PhD Preferred; Focus in Computer Science, Software Engineering, Artificial Intelligence, Data Science, or a related technical field preferred.

Responsibilities

Design, implement, and maintain production-ready NLP pipelines for processing large volumes of unstructured healthcare and biomedical text data.
Fine-tune, deploy, and optimize large language models for domain-specific applications including clinical text analysis, semantic search, and automated summarization.
Develop services for entity extraction, concept normalization, document classification, and information retrieval from healthcare datasets.
Build reusable NLP components and APIs that can be integrated into analytics workflows across the WHDH platform.
Integrate LLM and NLP capabilities into WHDH’s cloud-based data and analytics platform.
Develop scalable APIs and microservices that enable secure access to language-model capabilities by research teams and application developers.
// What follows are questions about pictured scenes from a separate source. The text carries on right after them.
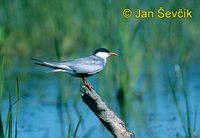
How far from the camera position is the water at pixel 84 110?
8062 millimetres

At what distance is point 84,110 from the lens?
9125 millimetres

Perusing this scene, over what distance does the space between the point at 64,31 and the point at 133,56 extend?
3084mm

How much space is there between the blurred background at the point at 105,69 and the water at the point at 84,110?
1 centimetres

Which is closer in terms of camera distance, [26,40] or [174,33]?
[174,33]

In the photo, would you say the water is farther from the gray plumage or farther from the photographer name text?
Answer: the gray plumage

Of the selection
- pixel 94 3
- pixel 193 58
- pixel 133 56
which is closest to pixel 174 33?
pixel 193 58

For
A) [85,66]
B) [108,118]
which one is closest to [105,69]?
[85,66]

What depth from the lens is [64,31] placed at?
12102 mm

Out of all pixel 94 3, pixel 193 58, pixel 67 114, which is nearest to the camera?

Implement containerized services and deployment pipelines to operationalize AI models in production environments.
Work with teams to ensure NLP pipelines operate efficiently within large-scale distributed data processing environments.
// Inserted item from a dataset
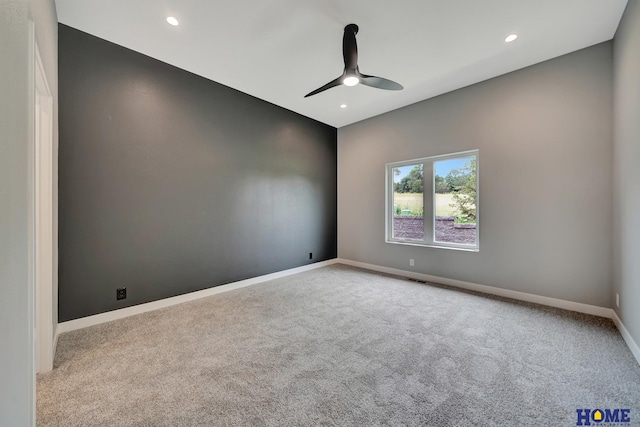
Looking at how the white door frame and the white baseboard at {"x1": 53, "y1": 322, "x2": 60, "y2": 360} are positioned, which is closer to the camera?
the white door frame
Collaborate with platform engineers and domain experts to design AI-driven solutions that address real-world healthcare data challenges.
Translate emerging LLM capabilities into practical tools for clinical text processing, data enrichment, and knowledge extraction.
Rapidly prototype and iterate AI-enabled features that improve usability and accessibility of the WHDH data platform.
Support applied analytics initiatives that leverage LLM capabilities to enhance research workflows.
Ensure all AI solutions comply with institutional data governance policies and healthcare data privacy requirements.
Implement safeguards for secure handling of sensitive healthcare text data within NLP workflows.
Support responsible use of generative AI technologies through appropriate monitoring, evaluation, and documentation practices.
Collaborate with platform security teams to ensure compliance with HIPAA-aligned infrastructure requirements.
Prepares data sets for analysis including cleaning/quality assurance, transformations, restructuring, and integration of multiple data sources.
Serves as an institutional subject matter expert and liaison to key internal and external stakeholders regarding data science best practices and methodologies and represents the interests of data science.
Composes and assembles reproducible workflows and reports to clearly articulate patterns to researchers and/or administrators.
Leverage modern NLP frameworks and LLMs to extract critical insights from unstructured clinical notes and reports, ensuring data quality and integrity through rigorous preprocessing.
Develop predictive models using retrospective real-world data to estimate disease risk, progression, and treatment effectiveness, while addressing bias and fairness.
Design and execute rigorous hypothesis testing on observational datasets to validate research findings.
Work closely with data governance and security to ensure compliance with privacy regulations (e.g., NIST, HIPAA) when working with healthcare data; and address bias and fairness issues in AI models when dealing with sensitive health data.
Develop and implement informatics pipelines for the processing, integration, and harmonization of heterogeneous data sources.
Identifies and implements or guides others in implementing appropriate data science techniques to find data patterns and answer research questions chosen by the lead researcher including data visualization, statistical analysis, machine learning, and data mining.
Organizes and automates project steps for data preparation and analysis.
Documents approaches to address research questions and contributes to the establishment of reproducible research methodologies and analysis workflows.